═══ Data for this exercise ═══

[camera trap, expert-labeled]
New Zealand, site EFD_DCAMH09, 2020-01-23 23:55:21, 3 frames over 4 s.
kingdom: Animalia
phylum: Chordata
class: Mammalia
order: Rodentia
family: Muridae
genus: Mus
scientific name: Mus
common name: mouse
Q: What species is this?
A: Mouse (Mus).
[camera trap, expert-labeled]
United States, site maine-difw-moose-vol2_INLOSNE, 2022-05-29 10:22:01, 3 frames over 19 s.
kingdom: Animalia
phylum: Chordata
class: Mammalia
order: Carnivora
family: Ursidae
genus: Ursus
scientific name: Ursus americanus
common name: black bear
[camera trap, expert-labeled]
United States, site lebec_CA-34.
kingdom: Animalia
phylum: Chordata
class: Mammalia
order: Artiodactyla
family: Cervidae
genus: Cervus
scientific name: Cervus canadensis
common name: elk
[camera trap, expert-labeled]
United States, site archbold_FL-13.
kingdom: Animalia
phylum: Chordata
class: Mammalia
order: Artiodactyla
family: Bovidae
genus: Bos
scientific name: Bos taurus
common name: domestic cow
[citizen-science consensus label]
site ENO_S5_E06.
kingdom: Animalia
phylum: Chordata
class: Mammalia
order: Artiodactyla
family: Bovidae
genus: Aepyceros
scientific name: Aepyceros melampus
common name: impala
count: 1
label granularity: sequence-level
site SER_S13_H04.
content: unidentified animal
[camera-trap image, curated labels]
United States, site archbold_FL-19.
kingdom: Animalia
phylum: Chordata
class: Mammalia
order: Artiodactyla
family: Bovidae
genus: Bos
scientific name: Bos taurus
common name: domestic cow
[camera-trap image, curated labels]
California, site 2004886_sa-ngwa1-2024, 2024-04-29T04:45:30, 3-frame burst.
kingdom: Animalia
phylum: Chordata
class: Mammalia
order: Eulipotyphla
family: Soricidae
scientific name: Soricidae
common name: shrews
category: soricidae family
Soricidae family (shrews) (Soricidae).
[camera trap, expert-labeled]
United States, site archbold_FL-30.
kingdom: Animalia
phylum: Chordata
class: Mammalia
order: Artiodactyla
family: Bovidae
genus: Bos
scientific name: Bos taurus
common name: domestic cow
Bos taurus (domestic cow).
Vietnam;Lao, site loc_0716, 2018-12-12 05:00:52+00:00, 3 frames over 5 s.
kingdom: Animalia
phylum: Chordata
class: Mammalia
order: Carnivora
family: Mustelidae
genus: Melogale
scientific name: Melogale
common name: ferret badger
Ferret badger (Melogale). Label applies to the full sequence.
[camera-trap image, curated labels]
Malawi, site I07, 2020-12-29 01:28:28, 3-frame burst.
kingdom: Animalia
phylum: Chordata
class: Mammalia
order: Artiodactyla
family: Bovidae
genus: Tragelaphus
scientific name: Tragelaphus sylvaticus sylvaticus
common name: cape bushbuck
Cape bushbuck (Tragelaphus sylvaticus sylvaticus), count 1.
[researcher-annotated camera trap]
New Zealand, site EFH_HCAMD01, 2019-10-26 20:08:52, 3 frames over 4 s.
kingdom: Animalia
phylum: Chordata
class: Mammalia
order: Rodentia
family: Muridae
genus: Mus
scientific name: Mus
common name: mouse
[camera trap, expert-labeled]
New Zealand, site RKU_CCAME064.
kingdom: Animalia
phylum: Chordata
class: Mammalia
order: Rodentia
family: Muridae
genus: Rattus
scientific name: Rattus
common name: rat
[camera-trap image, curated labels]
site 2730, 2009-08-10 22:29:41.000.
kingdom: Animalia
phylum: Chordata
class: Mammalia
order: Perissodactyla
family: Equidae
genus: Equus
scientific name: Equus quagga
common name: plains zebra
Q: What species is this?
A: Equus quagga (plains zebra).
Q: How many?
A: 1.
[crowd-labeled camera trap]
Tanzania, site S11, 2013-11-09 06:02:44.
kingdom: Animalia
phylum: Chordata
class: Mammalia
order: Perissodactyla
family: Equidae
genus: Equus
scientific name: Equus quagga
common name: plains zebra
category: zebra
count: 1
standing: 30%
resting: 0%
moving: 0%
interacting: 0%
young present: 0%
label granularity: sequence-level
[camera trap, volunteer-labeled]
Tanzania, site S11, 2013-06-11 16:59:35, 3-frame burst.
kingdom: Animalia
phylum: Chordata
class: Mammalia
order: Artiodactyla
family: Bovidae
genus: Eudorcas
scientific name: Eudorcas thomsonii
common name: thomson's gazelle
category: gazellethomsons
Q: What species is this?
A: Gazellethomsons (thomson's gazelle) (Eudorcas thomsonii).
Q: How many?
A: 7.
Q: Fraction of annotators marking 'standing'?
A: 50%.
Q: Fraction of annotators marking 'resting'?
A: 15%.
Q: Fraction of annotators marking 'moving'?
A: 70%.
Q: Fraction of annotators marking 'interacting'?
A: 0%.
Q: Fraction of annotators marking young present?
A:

═══

Search each line of the data above for "annotators", and copy the lines where it occurs.

### Solution to the problem
Q: Fraction of annotators marking 'standing'?
Q: Fraction of annotators marking 'resting'?
Q: Fraction of annotators marking 'moving'?
Q: Fraction of annotators marking 'interacting'?
Q: Fraction of annotators marking young present?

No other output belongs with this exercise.